“Ci incontreremo con Martusciello e insieme a lui vedremo quali sono gli indirizzi da dare per la prossima stagione. Ci manca formalmente la deroga che ci deve arrivare dal corso allenatori di Coverciano e che e’ quasi certa, ma c’e’ anche una questione di forma, pero’ la scelta per il nostro prossimo tecnico e’ quella. Le firme? Nel nostro caso si devono mettere ma sono secondarie”. Lo ha detto il presidente dell’Empoli, Fabrizio Corsi, in un’intervista rilasciata al programma ‘A come azzurro’ su TeleIride.
“Abbiamo scelto Martusciello come nostro prossimo tecnico perche’ noi abbiamo avuto questa esperienza di gioco messa a punto da mister Sarri nei tre anni splendidi in cui e’ stato con noi, un lavoro a cui ha poi dato continuita’ mister Giampaolo – ha proseguito Corsi -. Noi vorremmo ripartire consolidando tutto questo, portando avanti un certo discorso tecnico-tattico e la persona migliore per farlo secondo noi e’ Giovanni Martusciello, indipendentemente dalla qualita’ della persona e dall’aspetto emotivo che lega la societa’ e tutto l’ambiente empolese a una persona che e’ stato nostro calciatore e che e’ cresciuto qui come tecnico”.

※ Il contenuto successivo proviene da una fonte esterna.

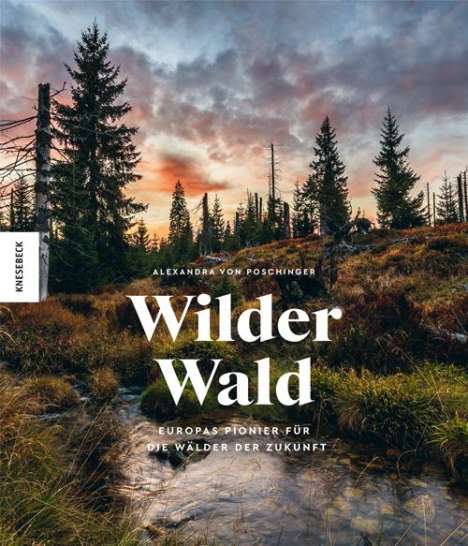 Alexandra von Poschinger: Wilder Wald, Buch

“Lui conosce certi metodi di allenamento e certi metodi di gioco, ecco perche’ la scelta Martusciello ci sembra logica – ha proseguito Corsi -. Da calciatore esprimeva sacrificio, attaccamento alla maglia, e forza di volonta’, doti che accompagnano anche la figura di un allenatore. Dedizione e sacrificio saranno gli input che dovranno essere trasmesse al gruppo per centrare l’obiettivo sperato, ovvero la terza salvezza consecutiva, quindi la quarta partecipazione di fila in serie A, cosa che fino ad oggi non ci e’ mai riuscita”. (ITALPRESS).